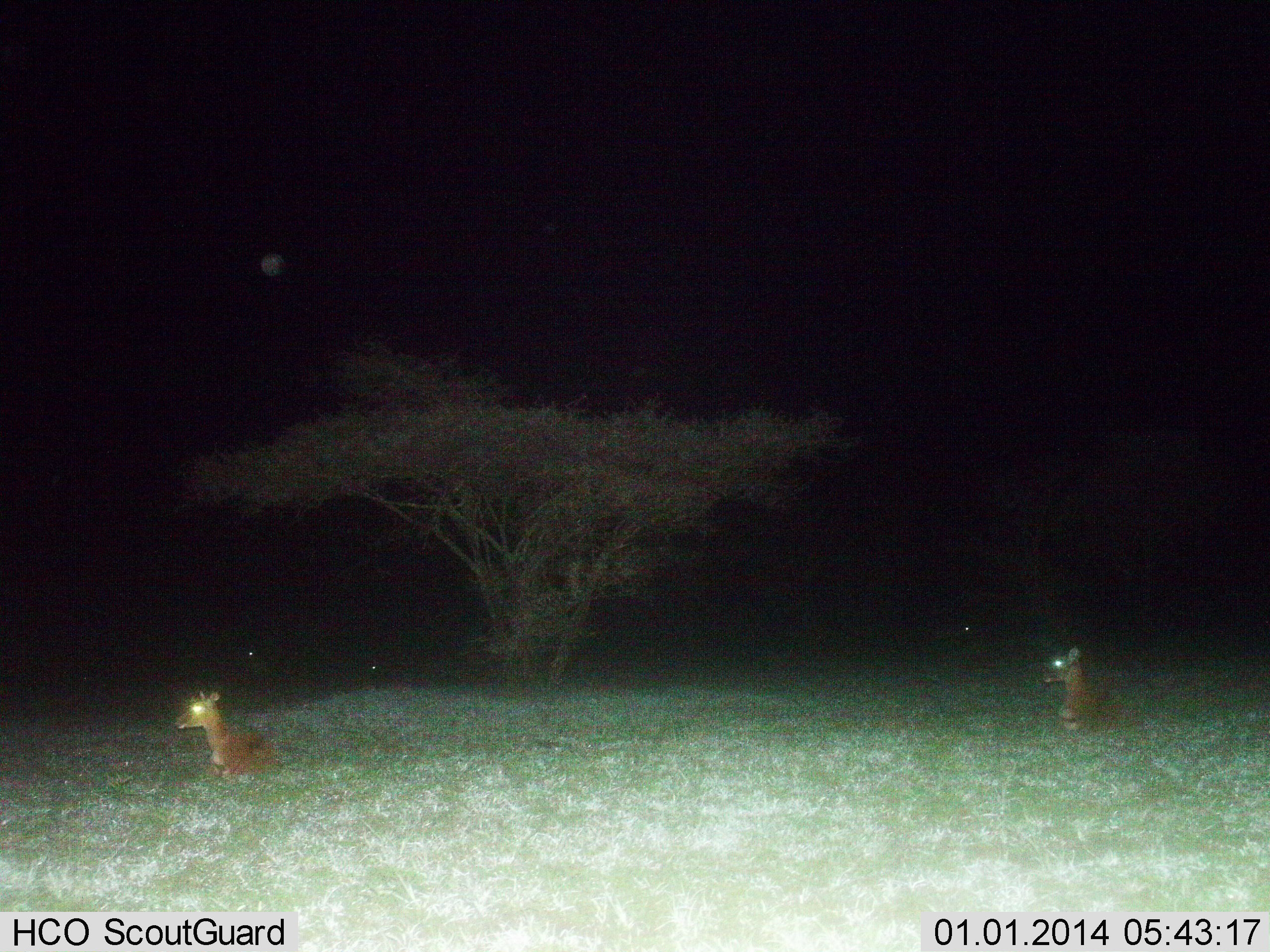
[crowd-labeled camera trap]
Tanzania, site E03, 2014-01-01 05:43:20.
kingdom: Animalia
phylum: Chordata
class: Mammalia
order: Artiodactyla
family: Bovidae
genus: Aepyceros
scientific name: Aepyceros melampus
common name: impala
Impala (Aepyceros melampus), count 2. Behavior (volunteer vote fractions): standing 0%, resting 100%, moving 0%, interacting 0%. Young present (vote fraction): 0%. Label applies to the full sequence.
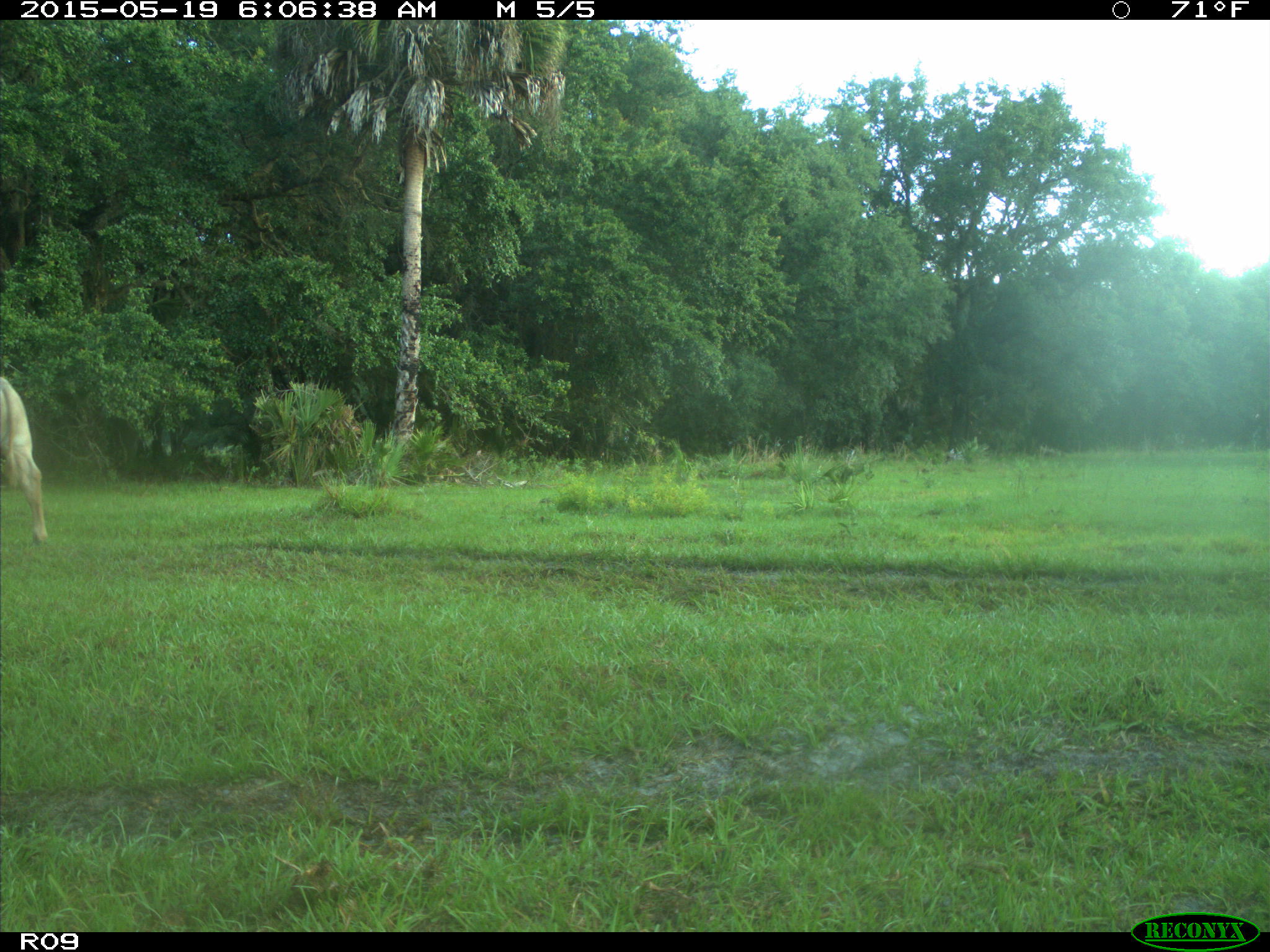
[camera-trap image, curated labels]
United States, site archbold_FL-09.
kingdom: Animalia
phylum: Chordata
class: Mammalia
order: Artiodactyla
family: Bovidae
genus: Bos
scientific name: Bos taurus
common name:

++++++++

TASK OBJECTIVE >> Reproduce every record above word for word. Leave the pictures out.

RESULT FOR THIS TASK >>
[crowd-labeled camera trap]
Tanzania, site E03, 2014-01-01 05:43:20.
kingdom: Animalia
phylum: Chordata
class: Mammalia
order: Artiodactyla
family: Bovidae
genus: Aepyceros
scientific name: Aepyceros melampus
common name: impala
Impala (Aepyceros melampus), count 2. Behavior (volunteer vote fractions): standing 0%, resting 100%, moving 0%, interacting 0%. Young present (vote fraction): 0%. Label applies to the full sequence.
[camera-trap image, curated labels]
United States, site archbold_FL-09.
kingdom: Animalia
phylum: Chordata
class: Mammalia
order: Artiodactyla
family: Bovidae
genus: Bos
scientific name: Bos taurus
common name:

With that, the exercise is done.